Personal life
- Born: March 31, 1759 Bas-en-Basset, Forez, Kingdom of France
- Died: November 22, 1843 (aged 84) Lyon, France

Religious life
- Religion: Roman Catholic
- Order: Sisters of Saint Joseph

= Jeanne Fontbonne =

French religious sister

Jeanne Fontbonne, CSJ (31 March 1759 – 22 November 1843), more commonly known by her name in religion St. John Fontbonne, was a French religious sister. She founded the Sisters of St. Joseph of Lyon in 1808 and served as its first superior general.

==Life==
Born in Bas-en-Basset, Forez (now in Haute-Loire), on 31 March 1759, Jeanne Fontbonne was the youngest child of Michel and Jeanne Theillère Fontbonne. In 1778 she entered a house of the Sisters of St. Joseph, which had just been established at Monistrol (Haute-Loire) by Bishop de Gallard of Le Puy. The following year she received the religious habit. At the age of 26 she was chosen by the community to be their Superior and remained there until the French Revolution. She and her sisters established a hospital

At the outbreak of the French Revolution she and her community followed Bishop de Gallard in refusing to sign the Oath of Civil Constitution of the Clergy. Forced to disperse her community, she remained until she was forced to leave, and the convent taken possession of by the Commune. She returned to her father's home, and was soon imprisoned for 11 months at Saint-Didier and only the fall of Robespierre on the day before that appointed for the execution saved her from the guillotine. Unable to regain possession of her convent at Monistrol, she and her sister, who had been her companion in prison, returned again to their father's house, where she and a few companions continued their charitable works among the poor.

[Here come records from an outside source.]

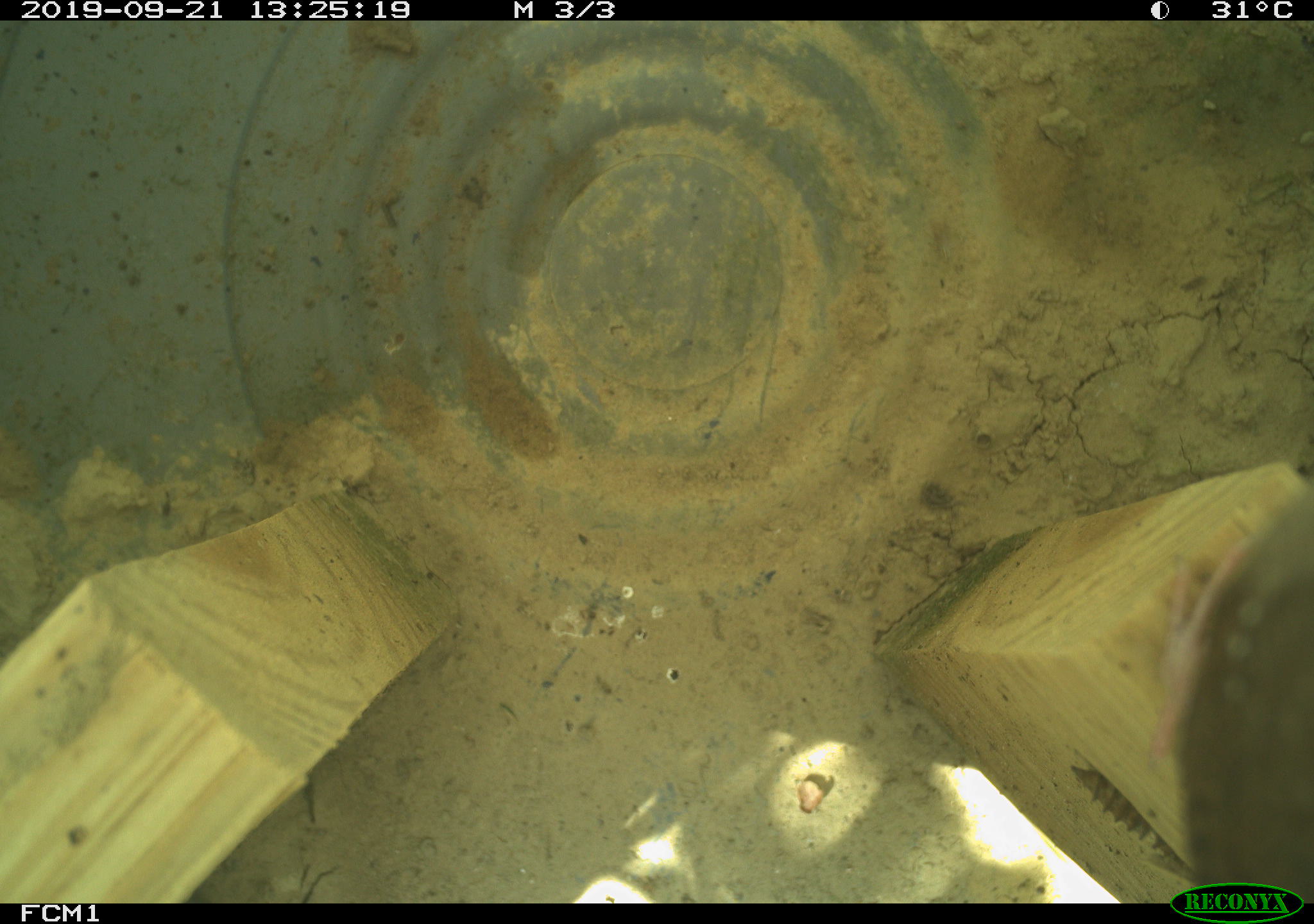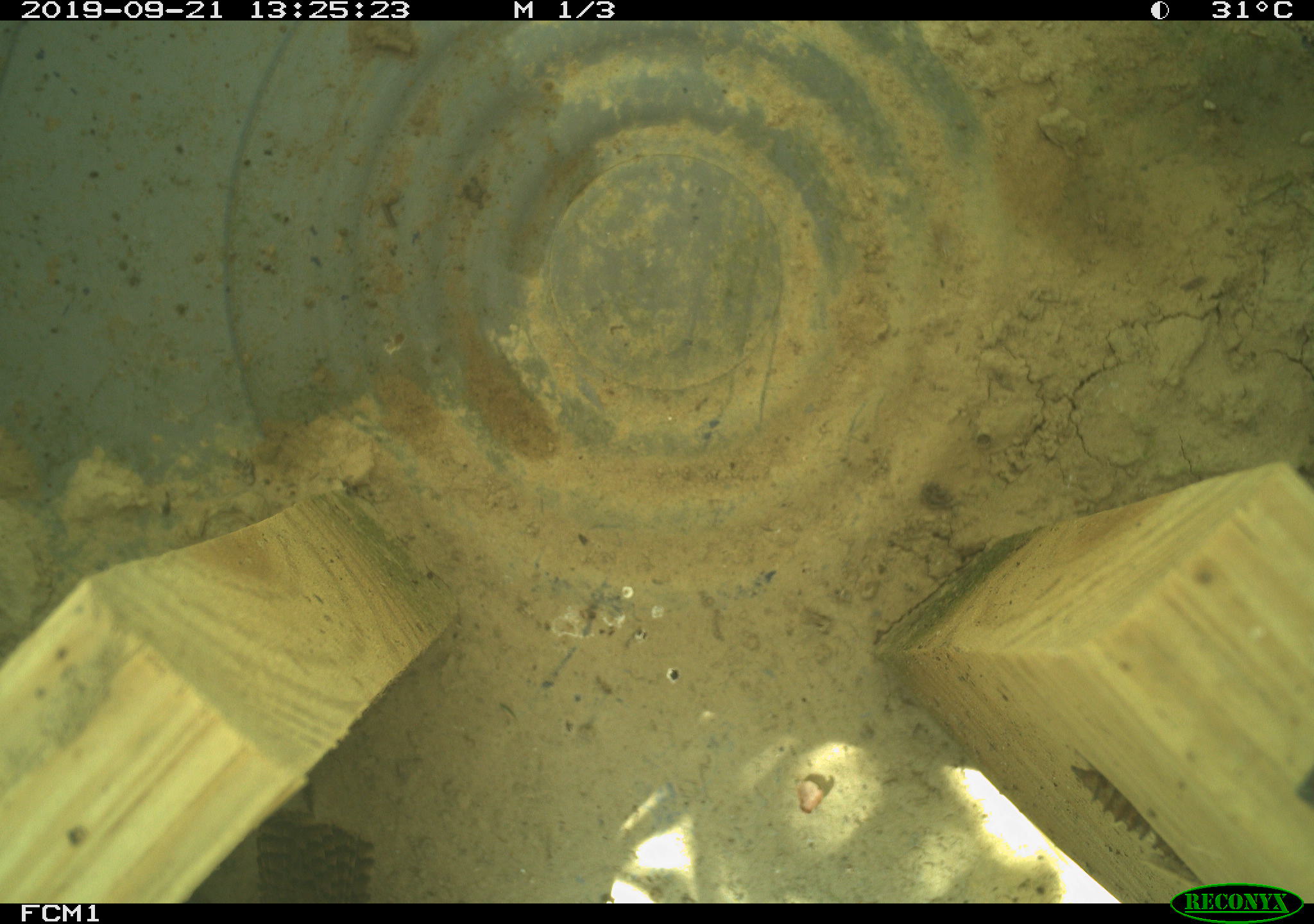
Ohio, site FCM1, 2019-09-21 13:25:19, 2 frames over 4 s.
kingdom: Animalia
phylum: Chordata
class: Aves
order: Passeriformes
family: Troglodytidae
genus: Troglodytes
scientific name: Troglodytes aedon aedon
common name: northern house wren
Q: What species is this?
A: Northern house wren (Troglodytes aedon aedon).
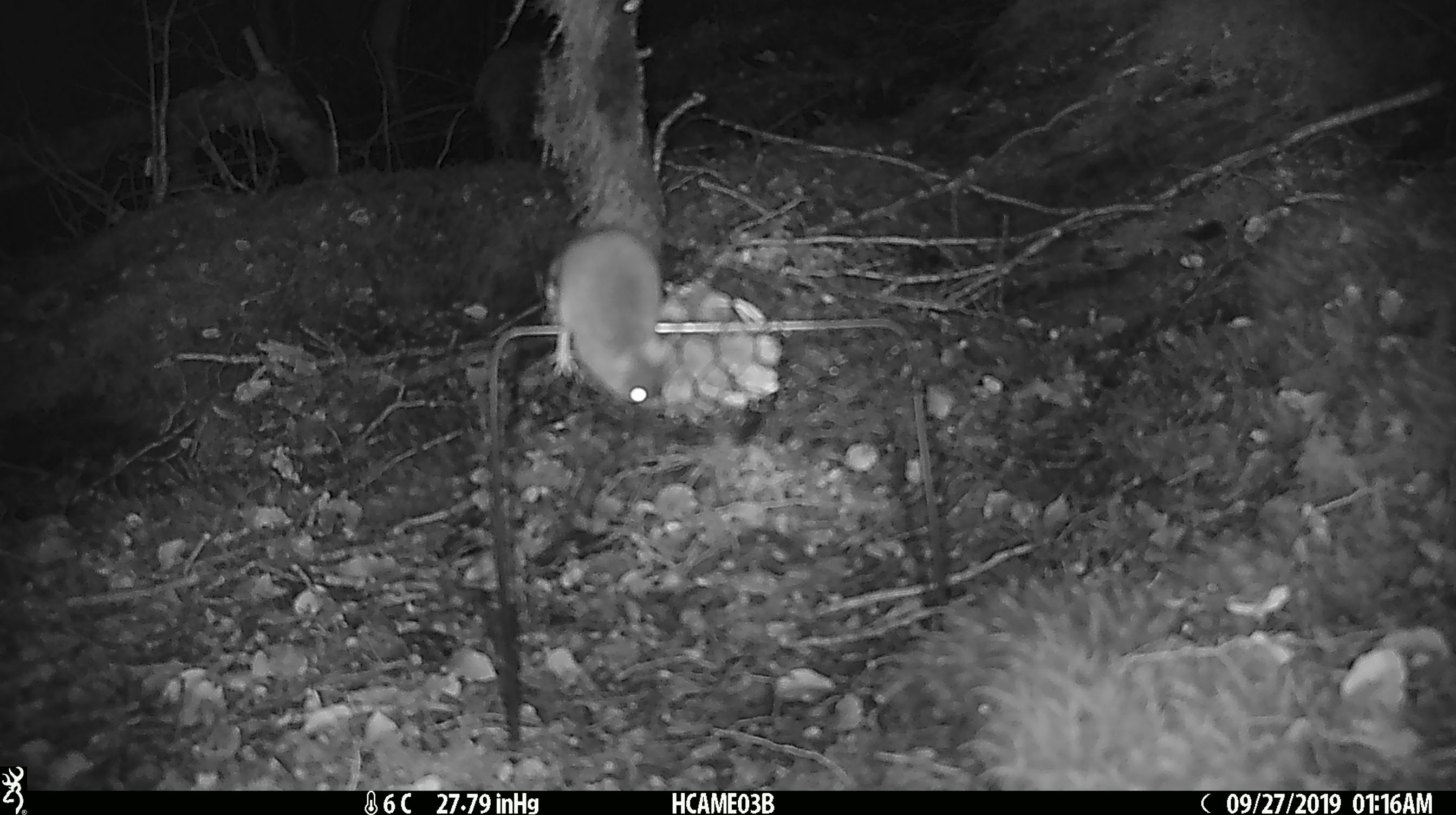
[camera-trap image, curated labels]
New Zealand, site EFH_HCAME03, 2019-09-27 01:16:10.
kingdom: Animalia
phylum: Chordata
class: Mammalia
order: Rodentia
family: Muridae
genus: Mus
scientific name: Mus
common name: mouse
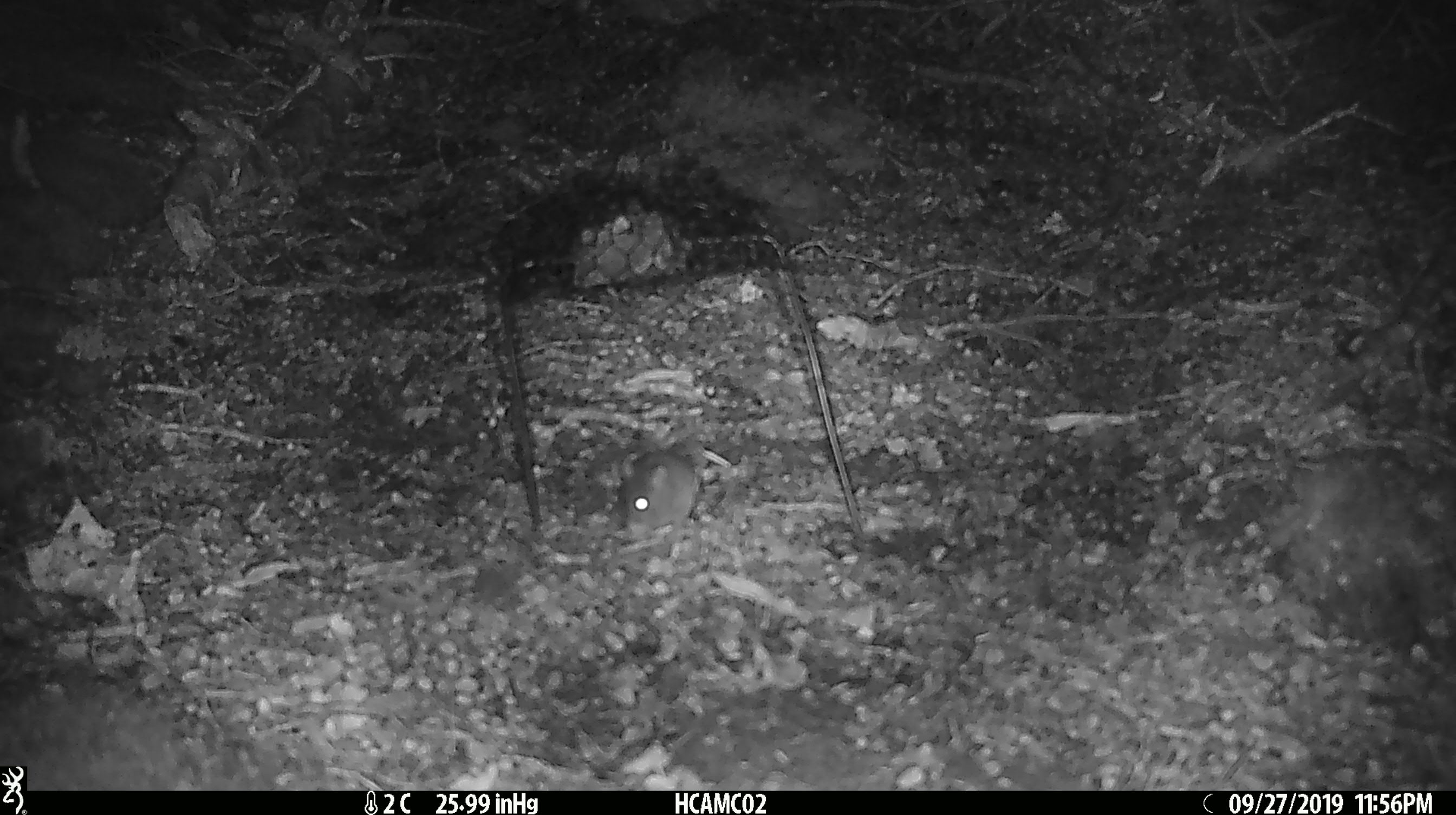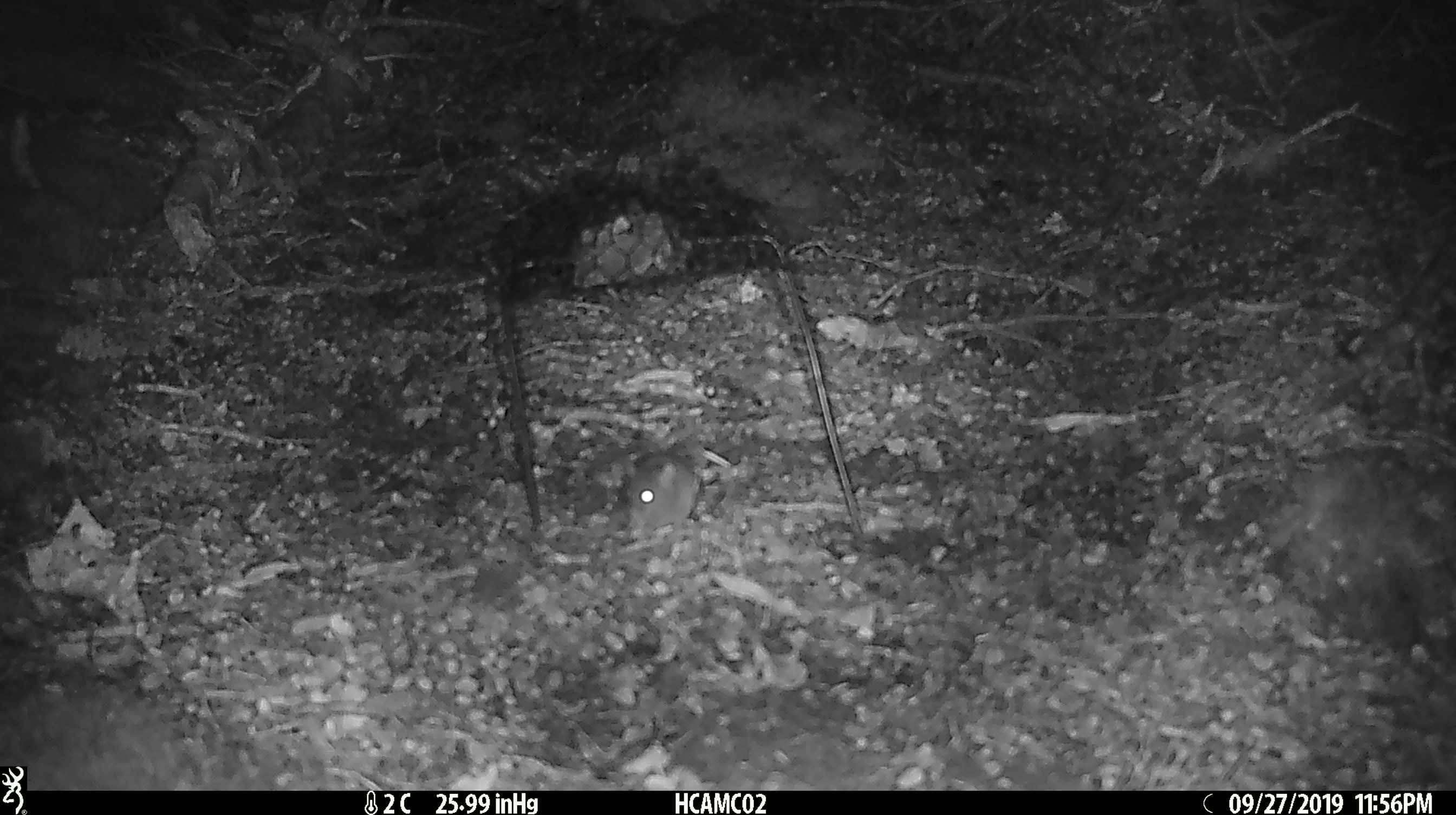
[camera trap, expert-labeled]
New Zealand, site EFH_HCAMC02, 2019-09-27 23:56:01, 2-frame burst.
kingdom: Animalia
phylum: Chordata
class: Mammalia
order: Rodentia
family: Muridae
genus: Mus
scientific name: Mus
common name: mouse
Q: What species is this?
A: Mouse (Mus).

In 1807, Fontbonne was called to Saint-Étienne to assume responsibility for Les Filles Noire, a group of 12 young women and members of dispersed congregations. At the request of Cardinal Joseph Fesch, Archbishop of Lyon, and under Fontbonne's formation, these women became the first Sisters of St. Joseph of Lyon. She restored the asylum at Monistrol and eventually managed to repurchase and reopen the former convent. On 10 April 1812, the congregation received government authorization. In 1816, Fontbonne was appointed Superior General of the Sisters of St. Joseph of Lyon. She went to Lyon to find and purchase property to build a motherhouse and novitiate on rue des Chartreux.

Before the Revolution, small groups of Sisters lived close to the people, wearing ordinary dress, they visited the homes of people who were sick and poor and helped all in need. The government required a different model, centralized into diocesan congregations focused on education. By 1830, the Sisters were wearing an official habit for the first time.

During her years of leadership, she established and reorganized pre-revolutionary communities to become satellites of the Motherhouse. By the end of her leadership, she was responsible for establishing a number of new congregations in France and Italy as well as over 240 communities of the Lyon congregation. In 1836 at the request of Bishop Rosati of the Diocese of St. Louis in Missouri, she sent six sisters to America. She kept in constant correspondence with them. This began the expansion of numerous congregations of the Sisters of St. Joseph in the United States and Canada.

She died on 22 November 1843 in Lyon.

==Legacy==
The Sisters of St. Joseph commemorate Fontbonne on November 22. Fontbonne College, now Fontbonne University, in Saint Louis is named in her honor.